The Kimberley region is known for its abundant natural treasures, and people who live in such an incredible environment are used to being impacted by nature’s forces. Things that are unimaginable in other parts of the world are items in the daily newspaper here, and we are very lucky to be so close to the wonder that exists here. There is a limit, however, to what one can take, and there are times the natural order of things seems to need a bit of tweaking so everyone can get on with it daily business. Such was the case in Kununurra last August when racetrack officials had to protect their track turf from an ever increasing gang of grazing wallabies.

The foraging fauna found the grass growing on the racetrack to be so delicious, they must have sent the word out to their mates. In numbers not seen in the region before, the wallabies were digging up the track with their voracious feasting. Kununarra Race Club President, Gary King, said he counted up to a thousand of them! A small herd would have been tolerable, but little by little a lot of damage was being done. There was concern if the track became too damaged, it would no longer be a suitable venue for the annual Kununurra Cup, a popular $20,000 race.

Racetrack keepers initially ran them off the property with motorbikes and even sent an ambulance around the track several times to clear it, but in the rather relentless way nature has sometimes, they kept coming back. Eventually, organisers decided to fence the track to try to prevent the wallabies from doing any further harm. They spent $15,000 on a fence, and it seems to have done the trick. Apparently, at first, they needed to herd the wallabies out of there, but once out they didn’t find a way back in.

These days, a small herd of around 15 or 20 wallabies can still be seen in the area, but they are more welcome visitors that the previous hordes.

Of course, wallabies are something Australia is well known for.

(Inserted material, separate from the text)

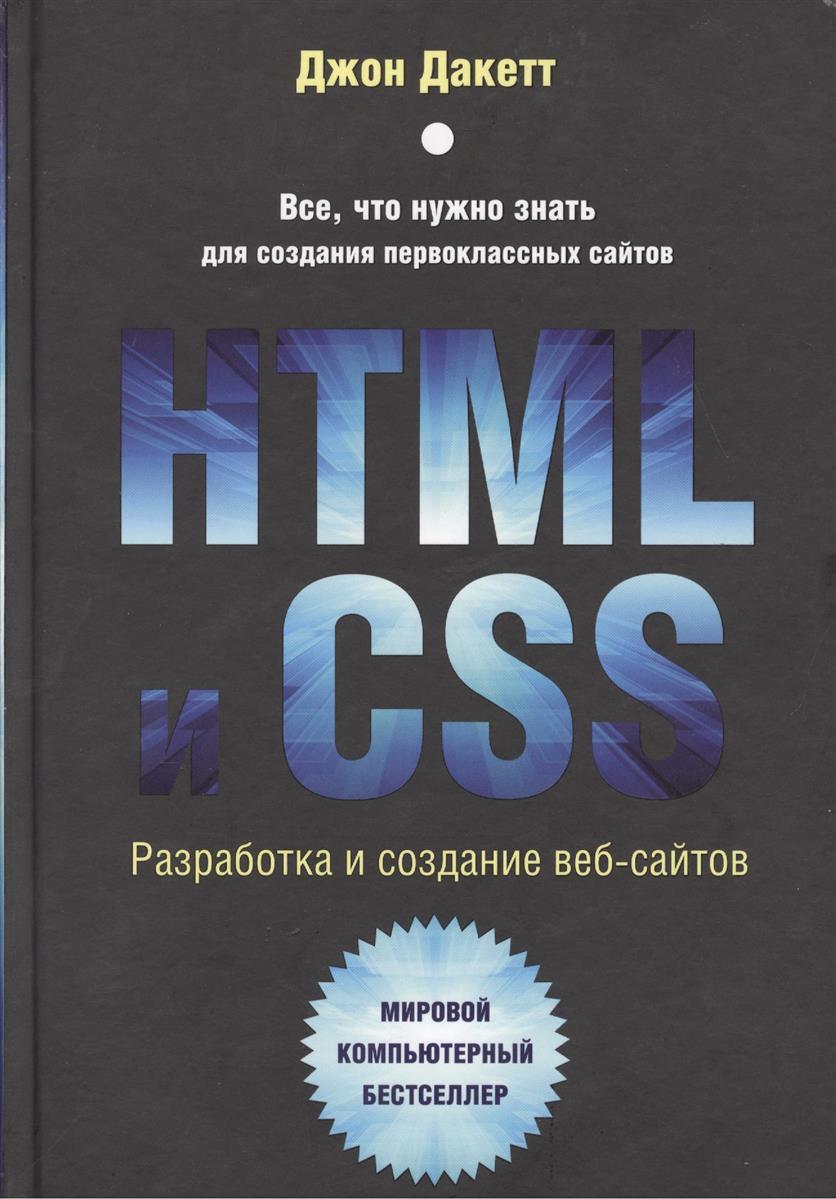 Дакетт Дж. HTML и CSS. Разработка и создание веб-сайтов (+CD)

Even if they are mistaken for kangaroos frequently, our rugby side is named after one of our strongest and most energetic creatures. What went on in Kununurra is a great example of what can happen when we get too much of a good thing in the wrong place. Fortunately, although it wasn’t cheap, the solution is this case was quite simple. Living in the Kimberley offers many opportunities to exist alongside nature, and at MooWoo, we are happy to make our home here.